In algemene zin is een systeembibliotheek een opslagplaats van gegevens die worden gebruikt door besturingssystemen of toepassingssoftware tijdens de werking of compilatie.
Systeembibliotheken bevatten veelgebruikte subroutines en functies. Met betrekking tot programmeren slaan bibliotheken algemene klassen op voor het werken met afbeeldingen, arrays, dialoogvensters en meer.
Het concept van een systeembibliotheek is zowel van toepassing op afzonderlijke programma's als op besturingssystemen als geheel, en dit geldt voor families van zowel Windows, UNIX als Mac.
De definitie van "bibliotheek" verscheen voor het eerst in 1951 in het boek van M. Wilkes, D. Wheeler en S. Gill "Programming for Electronic Calculating Machines"

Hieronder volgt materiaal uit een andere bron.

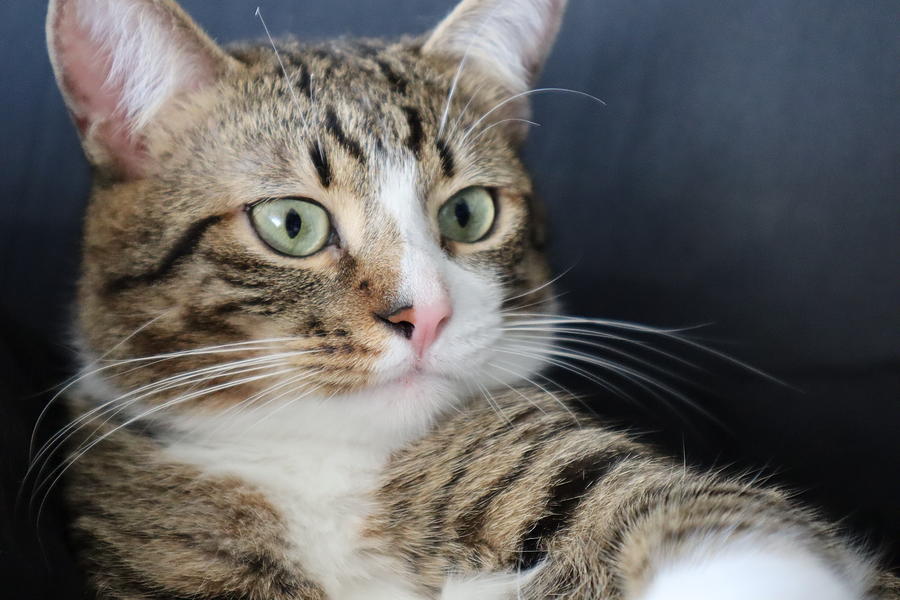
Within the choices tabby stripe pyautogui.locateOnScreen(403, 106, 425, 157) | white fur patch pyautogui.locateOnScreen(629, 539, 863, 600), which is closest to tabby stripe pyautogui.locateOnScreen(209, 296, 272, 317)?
tabby stripe pyautogui.locateOnScreen(403, 106, 425, 157)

Volgens het werkingsprincipe zijn systeembibliotheken onderverdeeld in dynamisch en statisch.
Dynamische bibliotheken
Dynamic Link-bibliotheken zijn een onderdeel dat in het geheugen wordt geladen wanneer een actief programma daarom vraagt. Het is dus niet nodig om de subroutinecode naar elke toepassing te kopiëren - de meest voorkomende functies worden opgeslagen als een bibliotheek.
Bovendien kan de bibliotheek die in het RAM is geladen, tegelijkertijd door verschillende toepassingen worden gebruikt, wat systeembronnen bespaart. Dit was vooral het geval in de begindagen van de computer.
Dynamic Link Library-bestanden in Windows OC hebben de extensie.dll (Dynamic Link Library) en worden opgeslagen in de directory system32. Soortgelijke componenten in UNIX-achtige systemen worden gedeelde objecten genoemd en hebben de extensie.so, in Mac OS -.dlyb.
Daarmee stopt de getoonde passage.